Start of PROVIDED ENTRIES
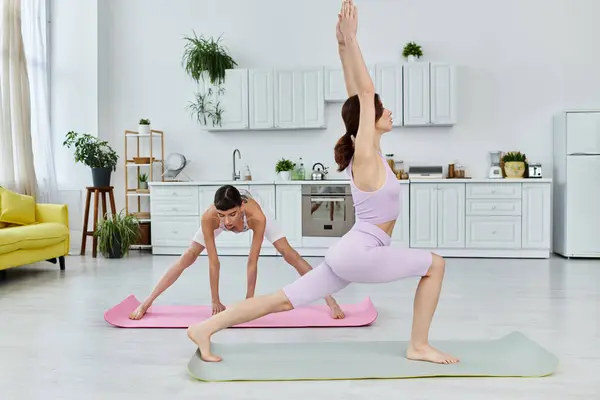 A young lesbian couple stretches and practices yoga together in their modern apartment. — Stock Photo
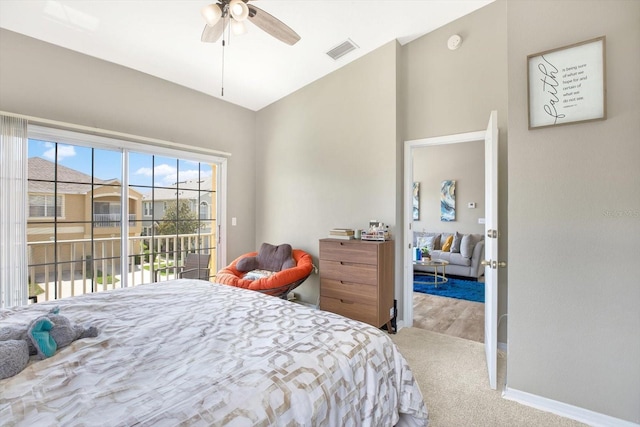 bedroom with ceiling fan, light colored carpet, vaulted ceiling, and access to outside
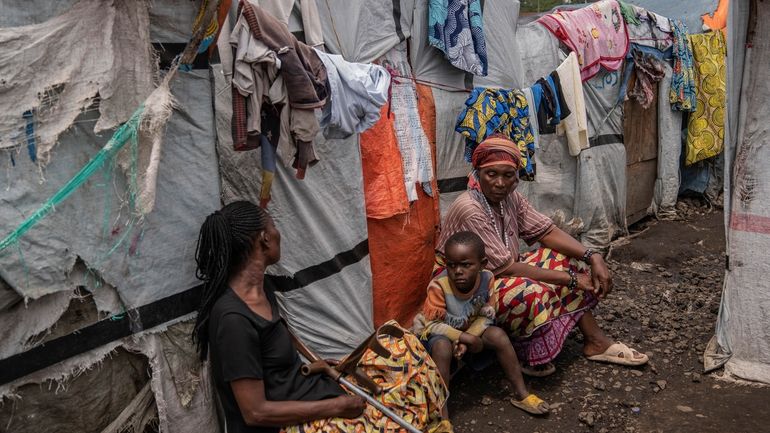 People sit at the Don Bosco refugee camp as Red...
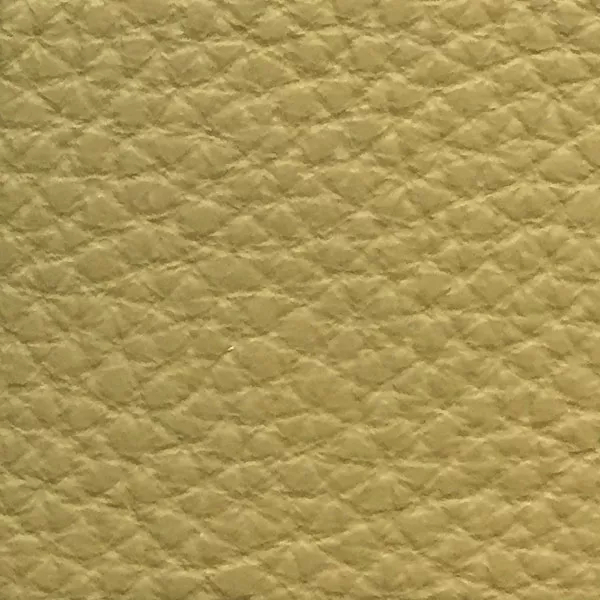Close-up of a Harbor Cedar fabric swatch in a light yellowish-beige tone with texture, showcasing its raised areas and grooves that give it a natural and elegant feel. The soft sheen highlights the depth of its texture.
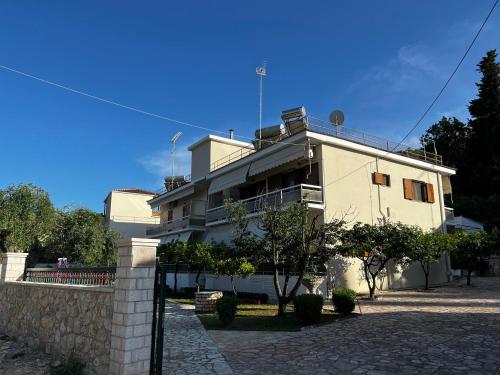 a white building with a fence in front of it at Dionysus Sivota Center in Sivota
End of PROVIDED ENTRIES
YOUR INSTRUCTIONS
Leave out the pictures, then copy all the remaining text in the records exactly.

SOLUTION TO THIS TASK
 A young lesbian couple stretches and practices yoga together in their modern apartment. — Stock Photo
 bedroom with ceiling fan, light colored carpet, vaulted ceiling, and access to outside
 People sit at the Don Bosco refugee camp as Red...
Close-up of a Harbor Cedar fabric swatch in a light yellowish-beige tone with texture, showcasing its raised areas and grooves that give it a natural and elegant feel. The soft sheen highlights the depth of its texture.
 a white building with a fence in front of it at Dionysus Sivota Center in Sivota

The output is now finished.